Etienne Rochat, épaule à épaule avec le patient

L’enfance d’Etienne Rochat, né en 1962 dans le village de Lignerolle où son père André officie comme pasteur, est marquée par la terre. Il est heureux dans ce village qui le considère comme un gamin de la communauté à part entière, au point qu’il participe aux travaux des champs chez les agriculteurs du village. « J’y avais ma place et j’aimais les travaux des champs. Cela a été le socle de ma vie. » Et il y a aussi des émerveillements. « A l’époque la pollution lumineuse était moins intense qu’aujourd’hui. Regarder la voûte stellaire, la nuit, c’était extraordinaire. »

Les questions de vérité et de lien viennent plus tard. Notamment, en observant, non sans tristesse parfois, les tensions dans les familles et entre les générations. « Mon père avait un rôle de conciliateur. Il retissait les liens et aidait les gens à mieux vivre ensemble, raconte-t-il. Cela a fait de moi l’homme que je suis aujourd’hui avec un souci de l’autre en lien avec ma responsabilité personnelle et une pondération entre les deux. »

Ainsi, après avoir obtenu une maturité scientifique, il s’oriente vers des études de théologie. « La réflexion sur le monde via cette branche m’intéressait, même si à l’époque, je n’ai pas trop approfondi. » C’est qu’il y a tant à faire à Lausanne, découvrir la ville, s’intégrer aux scouts, s’investir au sein des jeunes paroissiens. Jusqu’au jour où il discute avec un professeur qui connaissait la trajectoire de sa famille. « Il était inquiet pour moi, que je me retrouve dans une paroisse vaudoise à reproduire le parcours de mon père. Pour lui, c’était dommage, comme si je m’apprêtais à rentrer dans un moule. » Ce professeur lui présente alors le pasteur genevois Charles Odier, qui rentrait de plusieurs années au Canada. Cette rencontre signifie un pivot dans la vie d’Etienne. « Pourquoi pas moi ? »

Une cousine de sa mère, ainsi qu’une institutrice de Lignerolle, y avaient vécu. « Elles m’ont donné une note positive sur ce pays. » Par hasard – mais peut-on vraiment parler de hasard dans la vie ? – au même moment l’Église unie du Canada cherche quelqu’un pour ouvrir une paroisse à Québec. Etienne se présente. Il est engagé. « Avec mon épouse, nous avons débarqué à Noël 1986, se souvient-il. Quelque 20 ans après la révolution tranquille, il y régnait un vent de liberté et j’ai adoré les paysages infinis , l’espace, tout le contraire de la petite maquette européenne. C’était comme un rêve éveillé. » Il y rencontre des gens merveilleux, beaucoup d’attentions, de patience et une communauté d’accueil. « Un petit coin de planète idéalisé dans ma tête. »
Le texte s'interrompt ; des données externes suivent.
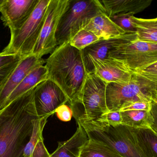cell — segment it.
Here are the masks:
<instances>
[{
    "mask_svg": "<svg viewBox=\"0 0 157 157\" xmlns=\"http://www.w3.org/2000/svg\"><path fill=\"white\" fill-rule=\"evenodd\" d=\"M93 121L103 126L115 127L122 125V119L120 111H109Z\"/></svg>",
    "mask_w": 157,
    "mask_h": 157,
    "instance_id": "cell-27",
    "label": "cell"
},
{
    "mask_svg": "<svg viewBox=\"0 0 157 157\" xmlns=\"http://www.w3.org/2000/svg\"><path fill=\"white\" fill-rule=\"evenodd\" d=\"M157 156V136L149 129H139Z\"/></svg>",
    "mask_w": 157,
    "mask_h": 157,
    "instance_id": "cell-30",
    "label": "cell"
},
{
    "mask_svg": "<svg viewBox=\"0 0 157 157\" xmlns=\"http://www.w3.org/2000/svg\"><path fill=\"white\" fill-rule=\"evenodd\" d=\"M102 13L98 0H69L57 29L58 46L69 43L89 19Z\"/></svg>",
    "mask_w": 157,
    "mask_h": 157,
    "instance_id": "cell-7",
    "label": "cell"
},
{
    "mask_svg": "<svg viewBox=\"0 0 157 157\" xmlns=\"http://www.w3.org/2000/svg\"><path fill=\"white\" fill-rule=\"evenodd\" d=\"M132 21L137 39L157 44V17L153 18L133 16Z\"/></svg>",
    "mask_w": 157,
    "mask_h": 157,
    "instance_id": "cell-19",
    "label": "cell"
},
{
    "mask_svg": "<svg viewBox=\"0 0 157 157\" xmlns=\"http://www.w3.org/2000/svg\"><path fill=\"white\" fill-rule=\"evenodd\" d=\"M123 35L109 39L100 40L81 51L84 65L89 74L94 73L93 61L108 58L110 53L121 42Z\"/></svg>",
    "mask_w": 157,
    "mask_h": 157,
    "instance_id": "cell-14",
    "label": "cell"
},
{
    "mask_svg": "<svg viewBox=\"0 0 157 157\" xmlns=\"http://www.w3.org/2000/svg\"><path fill=\"white\" fill-rule=\"evenodd\" d=\"M133 13L119 14L110 18L117 26L124 30L126 33H135L136 29L132 21Z\"/></svg>",
    "mask_w": 157,
    "mask_h": 157,
    "instance_id": "cell-26",
    "label": "cell"
},
{
    "mask_svg": "<svg viewBox=\"0 0 157 157\" xmlns=\"http://www.w3.org/2000/svg\"><path fill=\"white\" fill-rule=\"evenodd\" d=\"M133 74L145 82L157 96V62Z\"/></svg>",
    "mask_w": 157,
    "mask_h": 157,
    "instance_id": "cell-25",
    "label": "cell"
},
{
    "mask_svg": "<svg viewBox=\"0 0 157 157\" xmlns=\"http://www.w3.org/2000/svg\"><path fill=\"white\" fill-rule=\"evenodd\" d=\"M34 88L0 111V157H24L34 121L38 119Z\"/></svg>",
    "mask_w": 157,
    "mask_h": 157,
    "instance_id": "cell-1",
    "label": "cell"
},
{
    "mask_svg": "<svg viewBox=\"0 0 157 157\" xmlns=\"http://www.w3.org/2000/svg\"><path fill=\"white\" fill-rule=\"evenodd\" d=\"M83 29L92 32L101 40L113 38L126 33L103 13L89 19Z\"/></svg>",
    "mask_w": 157,
    "mask_h": 157,
    "instance_id": "cell-16",
    "label": "cell"
},
{
    "mask_svg": "<svg viewBox=\"0 0 157 157\" xmlns=\"http://www.w3.org/2000/svg\"><path fill=\"white\" fill-rule=\"evenodd\" d=\"M39 0H0L1 19L11 34L20 29L36 8Z\"/></svg>",
    "mask_w": 157,
    "mask_h": 157,
    "instance_id": "cell-11",
    "label": "cell"
},
{
    "mask_svg": "<svg viewBox=\"0 0 157 157\" xmlns=\"http://www.w3.org/2000/svg\"><path fill=\"white\" fill-rule=\"evenodd\" d=\"M48 79L56 83L72 105L78 100L88 73L82 52L67 43L58 46L45 61Z\"/></svg>",
    "mask_w": 157,
    "mask_h": 157,
    "instance_id": "cell-2",
    "label": "cell"
},
{
    "mask_svg": "<svg viewBox=\"0 0 157 157\" xmlns=\"http://www.w3.org/2000/svg\"><path fill=\"white\" fill-rule=\"evenodd\" d=\"M78 125L76 132L70 139L58 143V148L50 157H79L88 137L84 128L79 124Z\"/></svg>",
    "mask_w": 157,
    "mask_h": 157,
    "instance_id": "cell-17",
    "label": "cell"
},
{
    "mask_svg": "<svg viewBox=\"0 0 157 157\" xmlns=\"http://www.w3.org/2000/svg\"><path fill=\"white\" fill-rule=\"evenodd\" d=\"M49 2L50 0H39L22 27L11 34L8 45L1 53L5 55L18 54L22 58L33 53L42 30Z\"/></svg>",
    "mask_w": 157,
    "mask_h": 157,
    "instance_id": "cell-5",
    "label": "cell"
},
{
    "mask_svg": "<svg viewBox=\"0 0 157 157\" xmlns=\"http://www.w3.org/2000/svg\"><path fill=\"white\" fill-rule=\"evenodd\" d=\"M79 157H124L101 142L89 139L82 147Z\"/></svg>",
    "mask_w": 157,
    "mask_h": 157,
    "instance_id": "cell-21",
    "label": "cell"
},
{
    "mask_svg": "<svg viewBox=\"0 0 157 157\" xmlns=\"http://www.w3.org/2000/svg\"><path fill=\"white\" fill-rule=\"evenodd\" d=\"M109 57L122 63L133 73L157 62V44L137 39L136 32L125 33Z\"/></svg>",
    "mask_w": 157,
    "mask_h": 157,
    "instance_id": "cell-6",
    "label": "cell"
},
{
    "mask_svg": "<svg viewBox=\"0 0 157 157\" xmlns=\"http://www.w3.org/2000/svg\"><path fill=\"white\" fill-rule=\"evenodd\" d=\"M69 0H50L45 21L32 54L39 58L52 53L58 47L56 33L60 19Z\"/></svg>",
    "mask_w": 157,
    "mask_h": 157,
    "instance_id": "cell-9",
    "label": "cell"
},
{
    "mask_svg": "<svg viewBox=\"0 0 157 157\" xmlns=\"http://www.w3.org/2000/svg\"><path fill=\"white\" fill-rule=\"evenodd\" d=\"M157 97L152 89L133 74L132 80L128 84L109 83L106 88V104L109 112L119 111L127 102H153Z\"/></svg>",
    "mask_w": 157,
    "mask_h": 157,
    "instance_id": "cell-8",
    "label": "cell"
},
{
    "mask_svg": "<svg viewBox=\"0 0 157 157\" xmlns=\"http://www.w3.org/2000/svg\"><path fill=\"white\" fill-rule=\"evenodd\" d=\"M22 58L18 54L5 55L0 53V90Z\"/></svg>",
    "mask_w": 157,
    "mask_h": 157,
    "instance_id": "cell-22",
    "label": "cell"
},
{
    "mask_svg": "<svg viewBox=\"0 0 157 157\" xmlns=\"http://www.w3.org/2000/svg\"><path fill=\"white\" fill-rule=\"evenodd\" d=\"M92 65L94 73L107 84H128L132 78L133 73L124 64L113 58L96 60Z\"/></svg>",
    "mask_w": 157,
    "mask_h": 157,
    "instance_id": "cell-13",
    "label": "cell"
},
{
    "mask_svg": "<svg viewBox=\"0 0 157 157\" xmlns=\"http://www.w3.org/2000/svg\"><path fill=\"white\" fill-rule=\"evenodd\" d=\"M150 112L152 115V123L149 129L152 130L157 136V97L152 102Z\"/></svg>",
    "mask_w": 157,
    "mask_h": 157,
    "instance_id": "cell-31",
    "label": "cell"
},
{
    "mask_svg": "<svg viewBox=\"0 0 157 157\" xmlns=\"http://www.w3.org/2000/svg\"><path fill=\"white\" fill-rule=\"evenodd\" d=\"M45 64V61L42 58H39L33 54L22 58L0 90V111L4 108L9 96L26 76L35 68Z\"/></svg>",
    "mask_w": 157,
    "mask_h": 157,
    "instance_id": "cell-12",
    "label": "cell"
},
{
    "mask_svg": "<svg viewBox=\"0 0 157 157\" xmlns=\"http://www.w3.org/2000/svg\"><path fill=\"white\" fill-rule=\"evenodd\" d=\"M152 102L142 101H129L124 103L119 111L124 112L129 110L151 111Z\"/></svg>",
    "mask_w": 157,
    "mask_h": 157,
    "instance_id": "cell-28",
    "label": "cell"
},
{
    "mask_svg": "<svg viewBox=\"0 0 157 157\" xmlns=\"http://www.w3.org/2000/svg\"><path fill=\"white\" fill-rule=\"evenodd\" d=\"M34 102L39 119L50 116L56 109L68 102V99L61 88L52 80L48 79L34 88Z\"/></svg>",
    "mask_w": 157,
    "mask_h": 157,
    "instance_id": "cell-10",
    "label": "cell"
},
{
    "mask_svg": "<svg viewBox=\"0 0 157 157\" xmlns=\"http://www.w3.org/2000/svg\"><path fill=\"white\" fill-rule=\"evenodd\" d=\"M102 12L109 17L116 15L141 13L151 5L152 0H98Z\"/></svg>",
    "mask_w": 157,
    "mask_h": 157,
    "instance_id": "cell-15",
    "label": "cell"
},
{
    "mask_svg": "<svg viewBox=\"0 0 157 157\" xmlns=\"http://www.w3.org/2000/svg\"><path fill=\"white\" fill-rule=\"evenodd\" d=\"M120 112L122 119V125L135 129H150L152 123L150 111L129 110Z\"/></svg>",
    "mask_w": 157,
    "mask_h": 157,
    "instance_id": "cell-20",
    "label": "cell"
},
{
    "mask_svg": "<svg viewBox=\"0 0 157 157\" xmlns=\"http://www.w3.org/2000/svg\"><path fill=\"white\" fill-rule=\"evenodd\" d=\"M48 119L47 117H44L41 119L38 118L34 120L33 131L29 142L25 148L24 157H31L33 150L38 142L43 139L42 132Z\"/></svg>",
    "mask_w": 157,
    "mask_h": 157,
    "instance_id": "cell-23",
    "label": "cell"
},
{
    "mask_svg": "<svg viewBox=\"0 0 157 157\" xmlns=\"http://www.w3.org/2000/svg\"><path fill=\"white\" fill-rule=\"evenodd\" d=\"M48 79V74L45 65L35 68L26 76L12 92L6 102L4 108L12 101L28 91L35 88L38 84Z\"/></svg>",
    "mask_w": 157,
    "mask_h": 157,
    "instance_id": "cell-18",
    "label": "cell"
},
{
    "mask_svg": "<svg viewBox=\"0 0 157 157\" xmlns=\"http://www.w3.org/2000/svg\"><path fill=\"white\" fill-rule=\"evenodd\" d=\"M89 139L101 142L124 157H157L139 129L124 125L103 126L94 121L79 124Z\"/></svg>",
    "mask_w": 157,
    "mask_h": 157,
    "instance_id": "cell-3",
    "label": "cell"
},
{
    "mask_svg": "<svg viewBox=\"0 0 157 157\" xmlns=\"http://www.w3.org/2000/svg\"><path fill=\"white\" fill-rule=\"evenodd\" d=\"M66 104L60 106L55 111L58 118L63 122L70 121L73 116L71 108L69 105H66Z\"/></svg>",
    "mask_w": 157,
    "mask_h": 157,
    "instance_id": "cell-29",
    "label": "cell"
},
{
    "mask_svg": "<svg viewBox=\"0 0 157 157\" xmlns=\"http://www.w3.org/2000/svg\"><path fill=\"white\" fill-rule=\"evenodd\" d=\"M100 40L92 32L83 29L73 37L69 43L73 47L82 51Z\"/></svg>",
    "mask_w": 157,
    "mask_h": 157,
    "instance_id": "cell-24",
    "label": "cell"
},
{
    "mask_svg": "<svg viewBox=\"0 0 157 157\" xmlns=\"http://www.w3.org/2000/svg\"><path fill=\"white\" fill-rule=\"evenodd\" d=\"M107 84L94 73L87 75L78 100L69 105L77 124L95 120L109 112L106 100Z\"/></svg>",
    "mask_w": 157,
    "mask_h": 157,
    "instance_id": "cell-4",
    "label": "cell"
}]
</instances>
À Québec, il se déleste de ce qu’il y avait à délester, tout en bénéficiant d’une grande liberté d’entreprendre : « Cela m’a sorti de mes rails suisses. Cette expérience m’a rendu plus créatif. » Grâce à cette ouverture, il se pose la bonne question : « Comment agir pour que si je me retourne sur ma vie, je voie un parcours intéressant ? »

En 1990, il entre au CHUV en tant que pasteur aumônier. Et là, se pose à lui une question essentielle concernant la pastorale : comment aborder les patients qui se déclarent protestants, mais ont établi une grande distance avec l’Église ? A cette époque, le ministère d’aumônier est encore très ancré dans une pastorale dite de proposition de la Foi. Mais chez Etienne s’impose l’idée d’une pastorale de soutien. Changeant son regard sur le patient, il pratique « une écoute compassionnelle de l’autre et de son expérience. » Cette approche centrée sur la personne consiste en « un accompagnement non directif, épaule à épaule, » explique-t-il. Mais elle exige une gestion efficiente des processus relationnel et communicationnel, c’est pourquoi Il décide de se former aussi en analyse transactionnelle. Enfin, Etienne consacre les dernières années au développement de modèles de « spiritual care », après avoir effectué une thèse sur le sujet.

Cet homme aux valeurs aussi essentielles que l’humilité, la générosité et le souci de l’autre, se ressource dans la spiritualité et la marche, mais surtout auprès de sa famille. Il se sent parfaitement à sa place à l’hôpital, comme l’oiseau qui après bien des pérégrinations a trouvé son nid.